- Episode no.: Series 1 Episode 1
- Directed by: Sam Donovan
- Written by: Jonathan Brackley and Sam Vincent
- Original air date: 14 June 2015
- Running time: 46 minutes

Episode chronology
| ← Previous — | Next → "Episode 2" |

= Episode 1 (Humans series 1) =

"Episode 1" is the first episode of the first series of Humans, a show based on Real Humans and co-produced by Channel 4 and AMC. It originally aired in the UK on 14 June 2015 and in the US on 28 June 2015. In this episode, Joe buys a "synth" (synthetic human) for his family, to his wife's horror. Meanwhile, George cannot bear to abandon his outdated synth Odi. The episode was watched live by 5.47 million people in the UK and 1.73 million people in the US. It received mostly positive reviews.

==Plot==
Joe Hawkins decides to buy an android called a synth to help take care of household responsibilities for his family, due to his wife Laura's constant work-related absences. He purchases a synth and his young daughter Sophie immediately becomes close friends with it, choosing to call it "Anita". Joe's son Toby is attracted to Anita, while Mattie, the eldest daughter, strongly dislikes it, fearing synthetic technology will soon render her education useless. Laura returns home and becomes angry at Joe for getting a synth without consulting her; she is afraid of them and becomes paranoid around Anita, especially when she continues to laugh at Joe's microchip joke.

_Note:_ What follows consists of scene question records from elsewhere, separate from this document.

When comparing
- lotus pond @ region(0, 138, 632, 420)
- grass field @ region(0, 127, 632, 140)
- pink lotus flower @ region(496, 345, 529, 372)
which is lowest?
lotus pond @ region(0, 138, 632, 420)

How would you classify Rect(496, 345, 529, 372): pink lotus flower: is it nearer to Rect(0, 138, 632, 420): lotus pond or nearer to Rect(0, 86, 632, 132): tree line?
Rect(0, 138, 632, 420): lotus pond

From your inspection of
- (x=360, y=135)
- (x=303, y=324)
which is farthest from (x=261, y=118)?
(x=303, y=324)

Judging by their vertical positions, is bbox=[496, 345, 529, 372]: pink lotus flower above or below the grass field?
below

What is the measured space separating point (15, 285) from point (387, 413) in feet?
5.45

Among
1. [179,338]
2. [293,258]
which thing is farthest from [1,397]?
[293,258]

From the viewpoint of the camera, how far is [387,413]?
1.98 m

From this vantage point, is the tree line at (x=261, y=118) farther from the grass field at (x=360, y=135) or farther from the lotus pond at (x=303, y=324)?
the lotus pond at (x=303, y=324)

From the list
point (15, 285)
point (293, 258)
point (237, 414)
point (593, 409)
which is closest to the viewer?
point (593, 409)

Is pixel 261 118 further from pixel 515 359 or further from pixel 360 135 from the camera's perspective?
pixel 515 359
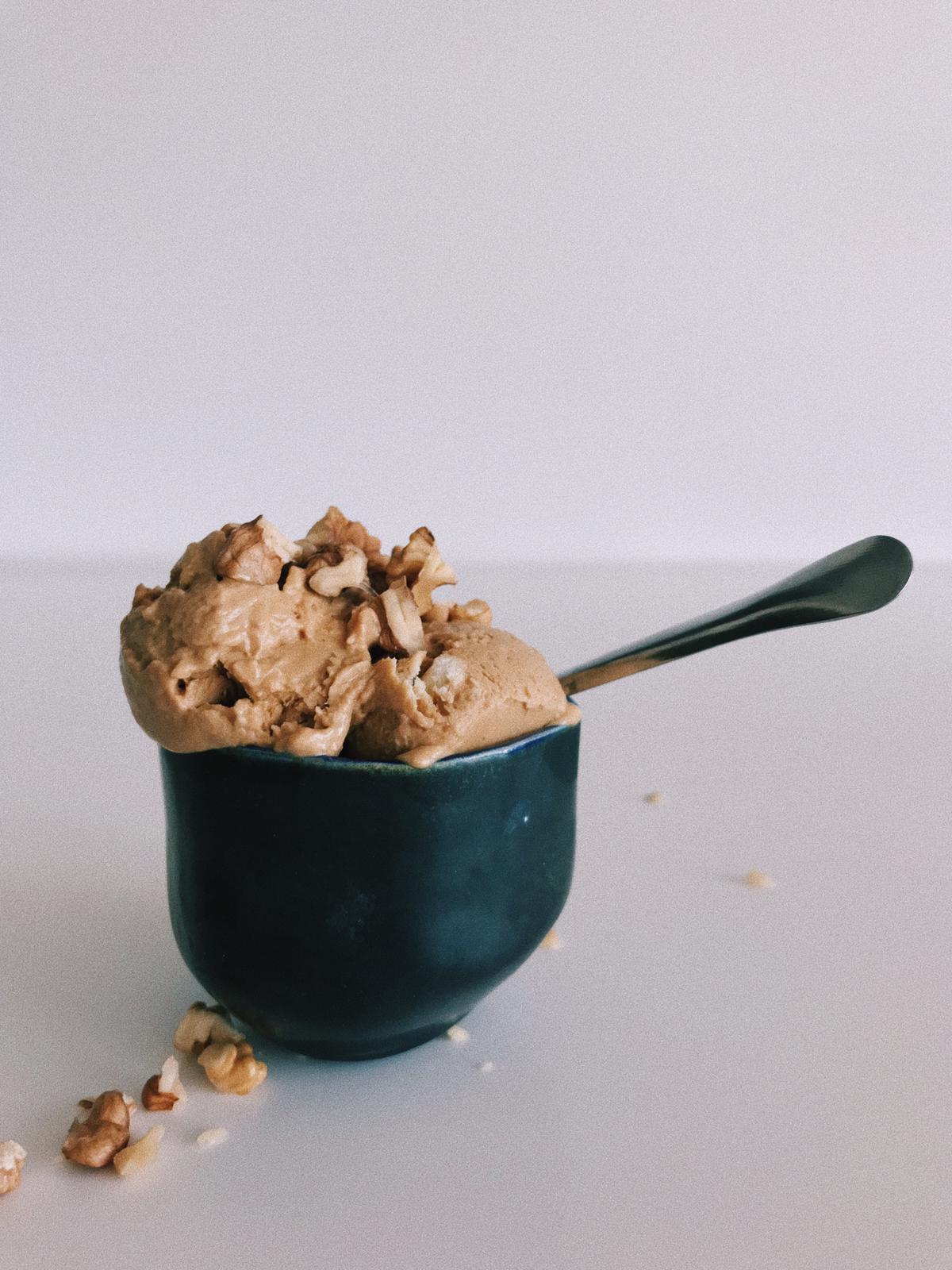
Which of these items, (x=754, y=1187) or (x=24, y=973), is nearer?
(x=754, y=1187)

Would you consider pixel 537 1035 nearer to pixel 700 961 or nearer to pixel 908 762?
pixel 700 961

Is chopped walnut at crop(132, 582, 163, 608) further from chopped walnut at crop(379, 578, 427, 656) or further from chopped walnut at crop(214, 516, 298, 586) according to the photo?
chopped walnut at crop(379, 578, 427, 656)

At night, Laura finds Anita watching Sophie sleeping; she finds this disconcerting and firmly tells Anita that that is her job. Anita then goes outside and admires the stars, until Laura tells her to go back inside. She becomes suspicious about the android's query about the moon as well as her accidentally scalding her arm. Later, Anita watches Sophie sleeping again and is seen carrying the little girl out of the house and kissing her head into the night. A flashback shows the synth hiding out in a forest with Leo, Max and several other characters; everyone other than Leo and Max are captured and taken to London. One of their contacts in London, a synth, is taken in by Hobb for investigation.

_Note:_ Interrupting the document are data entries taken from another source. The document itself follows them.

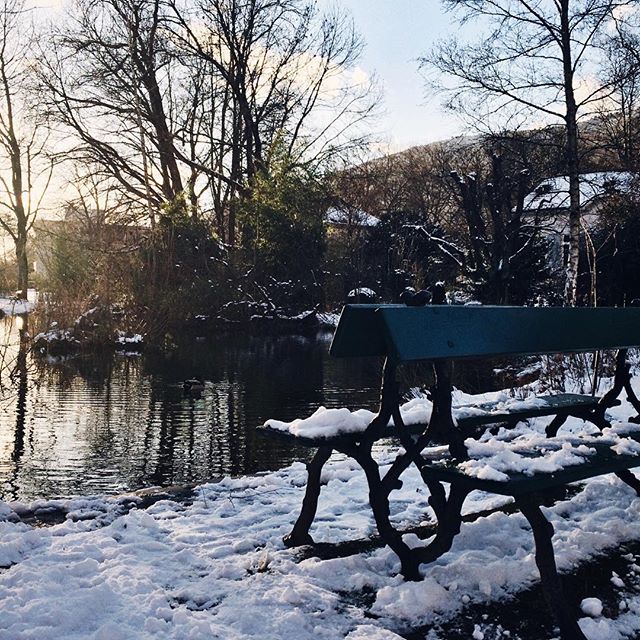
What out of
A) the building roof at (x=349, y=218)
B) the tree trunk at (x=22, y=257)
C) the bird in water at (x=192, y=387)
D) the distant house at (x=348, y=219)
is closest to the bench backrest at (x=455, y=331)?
the bird in water at (x=192, y=387)

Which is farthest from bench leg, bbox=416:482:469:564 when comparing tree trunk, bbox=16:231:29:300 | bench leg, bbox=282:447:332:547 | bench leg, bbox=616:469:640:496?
tree trunk, bbox=16:231:29:300

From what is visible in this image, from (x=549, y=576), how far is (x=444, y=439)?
1.01 m

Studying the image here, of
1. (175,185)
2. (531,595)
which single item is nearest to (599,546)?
(531,595)

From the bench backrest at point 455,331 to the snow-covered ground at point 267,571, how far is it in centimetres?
100

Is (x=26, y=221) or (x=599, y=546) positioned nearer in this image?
(x=599, y=546)

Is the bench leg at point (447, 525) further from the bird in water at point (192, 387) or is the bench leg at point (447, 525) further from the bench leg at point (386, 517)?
the bird in water at point (192, 387)

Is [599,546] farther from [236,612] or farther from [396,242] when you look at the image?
[396,242]

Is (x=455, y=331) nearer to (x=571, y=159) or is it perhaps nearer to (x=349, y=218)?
(x=571, y=159)

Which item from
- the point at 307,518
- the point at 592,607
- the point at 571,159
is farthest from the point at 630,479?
the point at 571,159

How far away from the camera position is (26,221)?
113 feet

Leo tracks down one of the synths, a female synth called Niska now forced to work as a prostitute in a brothel. Leo advises her that he is planning to rescue her and the other synths that were captured. This inspires Niska to plan an escape from the brothel.

Meanwhile, George's synth Odi malfunctions in a supermarket and injures a woman. DS Drummond comes to investigate and orders George to recycle Odi, as he is expirable, and glitchable. George is shown in his home talking to Odi, who recalls memories that George has been unable to since his stroke. He does not recycle him, even when a new synth called Vera arrives to take care of him. George dislikes Vera and resents her controlling nature.

==Reception==
===Ratings===
On 14 June 2015 in the UK, the episode garnered 5.465 million viewers on Channel 4 and 0.655 million viewers on its timeshift service. It was the highest-rated show on the channel that week. A total of 6.814 million viewers watched the show including recorded views. In the US, the episode aired on 28 June 2015 and received 1.73 million live viewers. Three days later, 2.5 million viewers in total had watched the episode.

===Reviews===
Brandon Nowalk of The A.V. Club gave the episode a B, describing most of the adaptation changes from Real Humans as "inexplicable" and the final scene as "a plea to please keep watching". Neil Midgley of Forbes said that the episode didn't "[reach] Blade Runner standards of greatness", but "offered a pretty good start". Midgley described it as "rather beautifully put together too", although he commented, "Humans wasn't perfect. Some of the dialogue needed declunking and, for me, the incidental music was a bit too obviously futuristic-spooky-woo-woo."

Morgan Jeffery of Digital Spy said that the pilot was a "remarkable success", praising the "comprehensively brilliant" cast and "plausible" world created by the writers. Matt Fowler of IGN rated the episode 7.6 out of 10, calling it "a good start" but noting that the show was "rushing into the A.I. territory at the expense of some of the excellent subtleties featured in the other stories". Neela Debnath of Express complimented the "convincingly creepy" acting, described the episode as a "less bleak" version of Black Mirror and said the series was "likely to do very well."